RIDOH Calls for Proposals to Build Healthy, Resilient Communities
$1.4 million available to support and create Health Equity Zones across Rhode Island
RIDOH’s Health Equity Zone initiative is an innovative, place-based approach that brings people together to build healthy, resilient communities across Rhode Island. The initiative is grounded in research that shows up to eighty percent of health outcomes are determined by factors outside clinical settings, such as access to affordable, healthy foods; high-quality education; employment opportunities; and safe neighborhoods. The model encourages and equips community members and partners to collaborate to address factors like these and create healthy places for people to live, learn, work, and play.
“Every Rhode Islander, in every ZIP code, should have the opportunity to live the healthiest life possible, in the healthiest community possible,” said Director of Health Nicole Alexander-Scott, MD, MPH. “A key feature of our Health Equity Zone initiative is that it puts the community’s voice front and center, since residents understand the challenges facing their communities the best. Public health leaders across the country are highlighting Health Equity Zones as a national model and a novel approach to funding and delivering public health services by building leadership capacity and effective coordination of communities to sustain long-term system and policy improvements. We are thrilled to expand this opportunity to additional communities here in Rhode Island.”
Rhode Island currently has nine Health Equity Zones in communities across the State. Existing Health Equity Zone Collaboratives include residents, diverse community-based organizations, business people, transportation and planning experts, youth-serving organizations, educators, health professionals, and people in many other fields who are coming together in their distinct communities to address the most pressing concerns in their neighborhoods.
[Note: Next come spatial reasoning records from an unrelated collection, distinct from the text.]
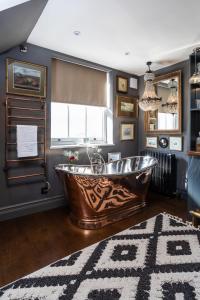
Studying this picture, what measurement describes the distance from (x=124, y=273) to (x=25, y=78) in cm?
266

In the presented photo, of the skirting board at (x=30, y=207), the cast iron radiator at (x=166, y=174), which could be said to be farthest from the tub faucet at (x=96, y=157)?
the cast iron radiator at (x=166, y=174)

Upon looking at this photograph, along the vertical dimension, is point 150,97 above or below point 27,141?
above

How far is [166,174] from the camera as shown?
11.7 feet

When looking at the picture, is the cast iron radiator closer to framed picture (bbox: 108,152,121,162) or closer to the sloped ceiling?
framed picture (bbox: 108,152,121,162)

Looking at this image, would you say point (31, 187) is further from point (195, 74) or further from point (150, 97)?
point (195, 74)

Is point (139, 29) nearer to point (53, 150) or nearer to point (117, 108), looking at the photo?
point (117, 108)

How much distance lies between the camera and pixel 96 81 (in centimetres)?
364

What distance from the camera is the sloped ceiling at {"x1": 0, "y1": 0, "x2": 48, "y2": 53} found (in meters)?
1.53

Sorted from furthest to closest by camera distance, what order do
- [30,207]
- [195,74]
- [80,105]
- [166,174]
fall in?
[166,174]
[80,105]
[30,207]
[195,74]

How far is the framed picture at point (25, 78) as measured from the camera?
264 centimetres

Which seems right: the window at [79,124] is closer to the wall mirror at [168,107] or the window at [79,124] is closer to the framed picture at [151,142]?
the framed picture at [151,142]

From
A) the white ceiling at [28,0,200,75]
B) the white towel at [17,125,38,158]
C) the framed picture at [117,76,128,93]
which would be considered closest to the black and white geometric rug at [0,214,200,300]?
the white towel at [17,125,38,158]

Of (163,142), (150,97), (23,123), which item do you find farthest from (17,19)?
(163,142)

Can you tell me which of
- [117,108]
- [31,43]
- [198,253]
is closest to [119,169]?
[117,108]
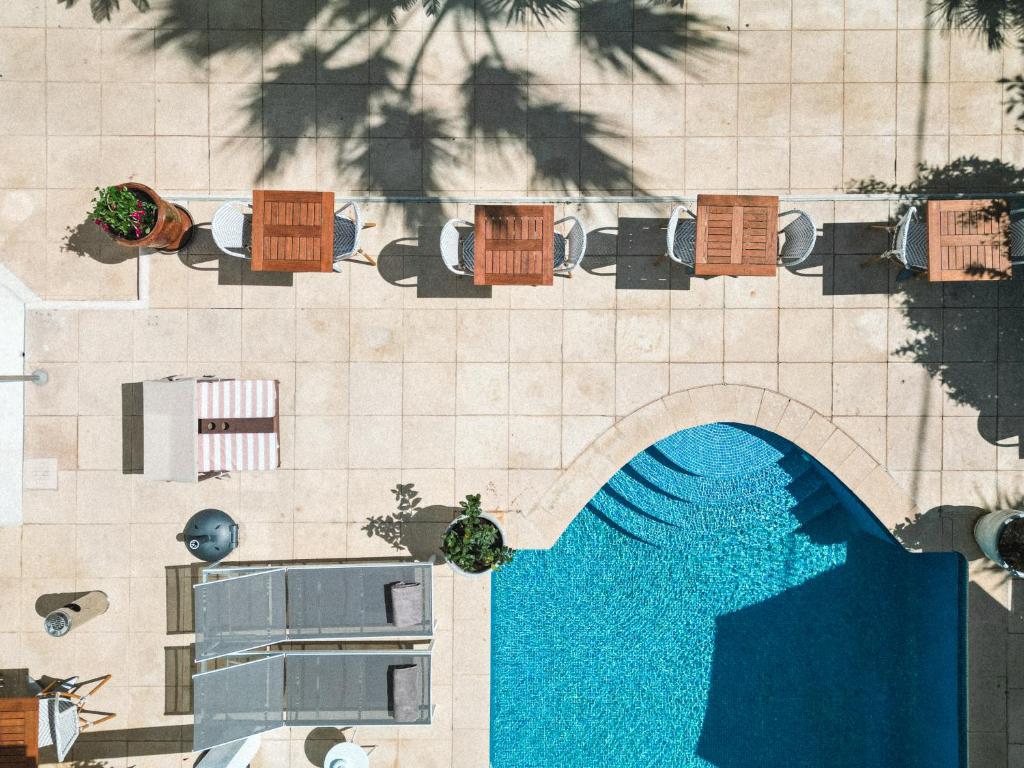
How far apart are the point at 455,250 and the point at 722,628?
7.34 metres

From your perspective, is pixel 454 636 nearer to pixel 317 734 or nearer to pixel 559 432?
pixel 317 734

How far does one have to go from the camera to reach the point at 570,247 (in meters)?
9.21

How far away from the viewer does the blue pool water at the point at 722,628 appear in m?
9.88

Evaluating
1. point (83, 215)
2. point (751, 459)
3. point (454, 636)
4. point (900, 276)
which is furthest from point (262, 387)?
point (900, 276)

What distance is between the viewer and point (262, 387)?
9.28 metres

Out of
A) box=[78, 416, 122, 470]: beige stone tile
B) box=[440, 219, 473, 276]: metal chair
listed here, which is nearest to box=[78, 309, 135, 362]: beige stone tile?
box=[78, 416, 122, 470]: beige stone tile

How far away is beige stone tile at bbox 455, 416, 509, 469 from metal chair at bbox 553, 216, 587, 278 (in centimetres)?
252

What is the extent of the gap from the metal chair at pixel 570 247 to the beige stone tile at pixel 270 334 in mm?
4298

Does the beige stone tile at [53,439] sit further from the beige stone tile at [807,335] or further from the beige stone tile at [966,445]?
the beige stone tile at [966,445]

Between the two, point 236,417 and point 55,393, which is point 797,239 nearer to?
point 236,417

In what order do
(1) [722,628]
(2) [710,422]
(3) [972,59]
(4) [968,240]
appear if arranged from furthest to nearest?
(1) [722,628], (2) [710,422], (3) [972,59], (4) [968,240]

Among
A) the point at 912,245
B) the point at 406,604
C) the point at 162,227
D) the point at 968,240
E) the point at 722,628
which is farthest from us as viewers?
the point at 722,628

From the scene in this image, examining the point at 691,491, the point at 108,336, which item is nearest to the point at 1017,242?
the point at 691,491

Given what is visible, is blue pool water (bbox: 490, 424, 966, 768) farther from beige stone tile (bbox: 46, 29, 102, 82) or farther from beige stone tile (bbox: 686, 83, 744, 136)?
beige stone tile (bbox: 46, 29, 102, 82)
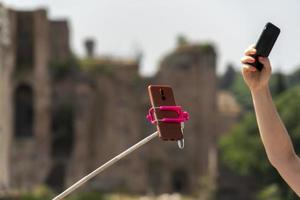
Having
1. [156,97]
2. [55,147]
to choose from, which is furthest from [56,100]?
[156,97]

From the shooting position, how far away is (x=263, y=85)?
6406mm

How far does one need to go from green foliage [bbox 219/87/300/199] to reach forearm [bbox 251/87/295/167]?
47268 millimetres

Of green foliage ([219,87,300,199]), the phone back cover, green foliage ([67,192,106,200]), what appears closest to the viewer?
the phone back cover

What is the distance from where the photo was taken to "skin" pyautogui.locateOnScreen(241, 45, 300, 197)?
6402mm

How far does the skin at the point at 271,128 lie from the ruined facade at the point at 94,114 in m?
54.1

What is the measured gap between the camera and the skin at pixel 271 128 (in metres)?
6.40

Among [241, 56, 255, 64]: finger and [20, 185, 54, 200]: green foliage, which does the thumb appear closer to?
[241, 56, 255, 64]: finger

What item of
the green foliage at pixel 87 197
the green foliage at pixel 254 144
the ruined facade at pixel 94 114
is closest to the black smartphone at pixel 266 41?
the green foliage at pixel 87 197

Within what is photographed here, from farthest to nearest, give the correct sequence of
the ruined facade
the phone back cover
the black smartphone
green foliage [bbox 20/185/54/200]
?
1. the ruined facade
2. green foliage [bbox 20/185/54/200]
3. the phone back cover
4. the black smartphone

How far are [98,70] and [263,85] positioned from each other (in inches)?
2331

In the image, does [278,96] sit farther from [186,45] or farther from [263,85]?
[263,85]

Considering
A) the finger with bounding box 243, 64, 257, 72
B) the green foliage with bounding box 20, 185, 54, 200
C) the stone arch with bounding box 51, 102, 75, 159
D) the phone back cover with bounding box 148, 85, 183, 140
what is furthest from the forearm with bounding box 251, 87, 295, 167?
the stone arch with bounding box 51, 102, 75, 159

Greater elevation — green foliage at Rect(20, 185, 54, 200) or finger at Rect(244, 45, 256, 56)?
finger at Rect(244, 45, 256, 56)

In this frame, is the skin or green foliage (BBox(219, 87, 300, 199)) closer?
the skin
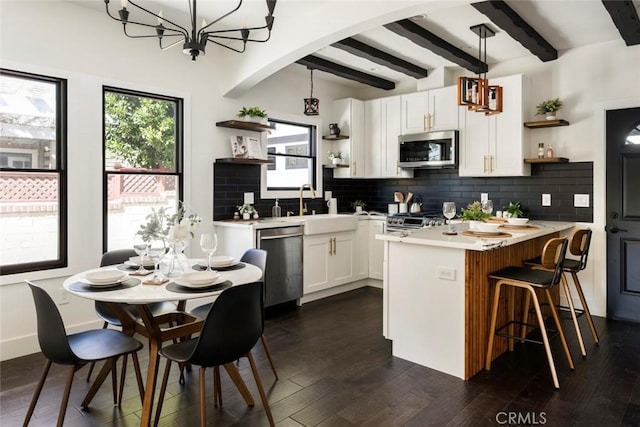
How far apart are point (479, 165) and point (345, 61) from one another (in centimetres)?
190

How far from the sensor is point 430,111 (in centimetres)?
515

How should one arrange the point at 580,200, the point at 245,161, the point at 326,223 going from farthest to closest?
the point at 326,223 → the point at 245,161 → the point at 580,200

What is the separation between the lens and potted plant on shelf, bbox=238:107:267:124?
4484 millimetres

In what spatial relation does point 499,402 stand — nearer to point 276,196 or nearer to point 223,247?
point 223,247

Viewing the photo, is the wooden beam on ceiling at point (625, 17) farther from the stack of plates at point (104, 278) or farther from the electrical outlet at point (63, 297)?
the electrical outlet at point (63, 297)

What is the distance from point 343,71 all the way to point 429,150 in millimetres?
1372

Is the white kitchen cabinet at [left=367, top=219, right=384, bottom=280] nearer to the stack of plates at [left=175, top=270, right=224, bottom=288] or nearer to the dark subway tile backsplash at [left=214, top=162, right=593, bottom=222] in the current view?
the dark subway tile backsplash at [left=214, top=162, right=593, bottom=222]

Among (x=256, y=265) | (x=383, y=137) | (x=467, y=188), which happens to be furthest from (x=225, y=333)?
(x=383, y=137)

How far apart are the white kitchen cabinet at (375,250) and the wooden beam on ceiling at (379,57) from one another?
179 centimetres

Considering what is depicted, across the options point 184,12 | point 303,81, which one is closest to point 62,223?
point 184,12

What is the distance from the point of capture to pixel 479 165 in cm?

“What makes our HEZ strong is that it’s a collaborative effort with more than 40 agencies involved who provide insight and expertise – it’s not one organization doing the work,” says Linda Weisinger, Executive Director of Pawtucket Central Falls Development (PCFD), a non-profit community development organization in the Pawtucket-Central Falls Health Equity Zone. “As a team, we are much stronger, more productive and work with each other to achieve concrete goals that work for our neighborhoods.”
The Harvest Kitchen Cafe in Pawtucket serves as one example of this work in action. “The Harvest Kitchen Cafe has blossomed with the support of the HEZ,” said Jen Stott, Harvest Kitchen Program Director. “Through PCFD we have the perfect location for our local foods Cafe and culinary job training program for youth, and the HEZ partnerships have provided resources for continued success. Our HEZ partner at Southside Community Land Trust is a source of fresh produce through their new local community gardens. Catering opportunities and collaborative learning opportunities for our trainees from supportive community partners like Agnes Little Elementary allow us to tap into programs like the Pawtucket Homework Diner. These collaborations allow Harvest Kitchen to operate successfully and create healthy food options in an area where there had been little choice. This important community hub would not have become this successful without the HEZ bringing together many partners to get it done.”
Through a collaborative process, funded communities will conduct a needs assessment to build and implement a data-driven plan of action to address the factors that keep people in their neighborhoods from achieving their full potential. RIDOH will provide seed funding and support to ensure communities implement the HEZ model in line with core public health principles.
Letters of intent from communities seeking to create new Health Equity Zones are due by February 1, 2019. Full proposals from all applicants are due to the State by March 15, 2019. The initial contract period will begin in approximately July 2019 and continue for one year. Contracts may be renewed for up to four additional 12-month periods, similar to the previous four years, based on vendor performance and the availability of funds.